As I was unpacking the boxes this past few weeks, I found the memories of loved ones returning as I unearthed their stuff. My Gran's tea set. It's badly smashed due to some careless mover, but I glued it back as good as I could get and I love looking at it. My father's drawings are hanging on the wall and I have an old white coat that Barry used to wear when he wanted to protect his clothes. It is stained with grease and paint and worth absolutely nothing to anyone but myself. What will my children and grandchildren remember about me when I am gone? Will there be good thoughts? I have carefully stored my Gran's painted glass jug even though it is cracked and unusable. My daughter suggested that I smash the jug and just retain the small flowers on glass and mount them in jewellry. Perhaps some earrings? I remember my Gran pouring home-made lemonade out of that jug at Christmases past. Ah, Christmas. Will earrings engender the same emotion as that cracked jug? Who knows?

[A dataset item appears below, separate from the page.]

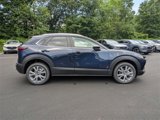 New 2025 MAZDA CX-30 AWD 2.5 S w/ Preferred Package image 2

The new house is lovely. We have birds hopping in and out the backdoor in search of the cat food and last week one bird got trapped inside. Chad and I ran like crazy, demented people around with long sticks (the windows are high in the wall and there is no way either one of us could reach the bird perched on the sill) trying to chase it out an open door. No luck. Chad tried tempting it down with food and it did descend and then the cats sprang out of their hidey-holes and it flew up again. This time we managed to entice it into my bedroom. I closed the walk-in wardrobe and the bathroom and left the balcony door wide open and hoped it would find its way out. And it did. But now we have to get up to those high window sills and clean off the bird poop. Maybe the Christmas fairy will do it or else I will have to hire someone to do it for me. I have settled in well and we even had a nice house warming party for a few friends. Talk about two degrees of separation. Even though some of the five guests did not know each other, it turns out that they are connected in some way or other. One was the neighbour to one person and cousin to another. Me, well I know them from between 26 years and 11 years. I guess I am building a few connections and hopefully one day I will feel like I belong somewhere. Ooops all those negative self-talk things are creeping back in. I had better get going.